START Provided text
After we got our fuel and safely departed the fuel dock, the boys decided I needed to go to the hospital. Drained from the previous events, I was reluctant to even leave the boat given my state, but I knew it was for the best. I was in quite a bit of pain and my arm was swelling really fast. Disappointed in myself for acting so poorly under heightened circumstances, I decided it was wise to listen to their orders as they helped me get to shore. Fortunately, the experience was uneventful and after x-rays, I was lucky to get away with a tiny fracture in my joint that would only require me wearing little sling until I felt better. I was very lucky given the nature of the accident and I humbly took the abuse that I rightly deserved from the other crew members.
Finally fueled up, we spent one last night in the company with our cruiser friends and made an early departure the following morning. We were heading to an island NW called Eiao to wait for a clear in the weather to begin our long passage. It was a fair motor across taking us roughly 18 hours and arriving at the unfavorable hour of midnight. Still trying to get used to the rocky motion of the un-stabilized boat, we had yet another little hiccup in our travels. While cooking dinner, a knife flew off the counter top and sliced open Mike’s leg just adjacent to his Achilles tendon. While gushing blood and trying to hold on for dear life, I got to see Mike’s rendition of the “owie dance” that evening. We patched him up and carried on with our trip preparing to anchor only with the faint light of the moon. The anchorage was tricky to maneuver in the dark, but Mike did a great job. Tuckered out, we crawled into our beds that evening and slept soundly.
END Provided text
START Provided material
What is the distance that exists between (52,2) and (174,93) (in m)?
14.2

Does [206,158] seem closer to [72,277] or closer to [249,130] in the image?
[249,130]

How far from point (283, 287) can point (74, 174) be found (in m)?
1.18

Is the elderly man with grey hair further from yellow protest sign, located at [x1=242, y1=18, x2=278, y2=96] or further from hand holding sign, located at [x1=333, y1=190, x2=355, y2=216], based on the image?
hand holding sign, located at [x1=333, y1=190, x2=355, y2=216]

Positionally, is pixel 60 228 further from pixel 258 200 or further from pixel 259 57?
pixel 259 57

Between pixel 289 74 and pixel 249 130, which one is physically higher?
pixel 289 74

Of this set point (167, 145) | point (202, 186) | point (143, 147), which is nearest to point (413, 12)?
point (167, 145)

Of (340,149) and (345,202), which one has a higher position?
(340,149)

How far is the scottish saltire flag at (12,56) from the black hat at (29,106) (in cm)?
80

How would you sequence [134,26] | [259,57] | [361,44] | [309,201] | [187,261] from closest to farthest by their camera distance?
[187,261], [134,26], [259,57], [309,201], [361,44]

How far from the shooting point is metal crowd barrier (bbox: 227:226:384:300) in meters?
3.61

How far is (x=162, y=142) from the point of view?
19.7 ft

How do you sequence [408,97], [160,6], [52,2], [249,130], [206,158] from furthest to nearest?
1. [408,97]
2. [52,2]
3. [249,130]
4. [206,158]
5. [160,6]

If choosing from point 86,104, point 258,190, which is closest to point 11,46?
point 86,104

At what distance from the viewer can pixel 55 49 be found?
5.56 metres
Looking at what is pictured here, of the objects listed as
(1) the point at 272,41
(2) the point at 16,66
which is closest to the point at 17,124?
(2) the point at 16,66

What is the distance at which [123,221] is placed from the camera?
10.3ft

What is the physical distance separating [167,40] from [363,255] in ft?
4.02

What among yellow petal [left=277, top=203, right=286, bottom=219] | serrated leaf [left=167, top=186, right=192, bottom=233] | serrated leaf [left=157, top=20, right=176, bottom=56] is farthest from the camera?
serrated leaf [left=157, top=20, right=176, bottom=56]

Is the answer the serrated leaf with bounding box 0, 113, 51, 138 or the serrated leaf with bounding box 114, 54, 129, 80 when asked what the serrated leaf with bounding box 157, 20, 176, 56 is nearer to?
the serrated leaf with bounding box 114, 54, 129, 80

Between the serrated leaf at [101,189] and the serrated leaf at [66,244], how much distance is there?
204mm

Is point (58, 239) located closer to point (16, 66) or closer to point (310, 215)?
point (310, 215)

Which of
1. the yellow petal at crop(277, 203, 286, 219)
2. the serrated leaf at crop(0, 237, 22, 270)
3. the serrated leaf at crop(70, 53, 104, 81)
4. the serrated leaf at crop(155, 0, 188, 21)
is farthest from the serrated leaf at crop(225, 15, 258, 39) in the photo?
END Provided material
Exercise prompt
Please continue the sailing account above the listing about the crew's trip to Eiao, starting right after its final sentence.

Final answer
We spent another day in Eiao waiting on a weather window which gave us a chance to explore a little. There was not much to offer on the desolate, uninhabited island, but at least we had a chance to check it out. On July 30th, we finally pulled up anchor and began our passage across the Pacific. Our route remained unknown at the moment, but we knew we at least were headed NE. The next few days would give us a better idea of where we were headed and roughly how long it would take. With adjustment, we all fell into our routine of 4 hour watches and hoped for an uneventful passage across.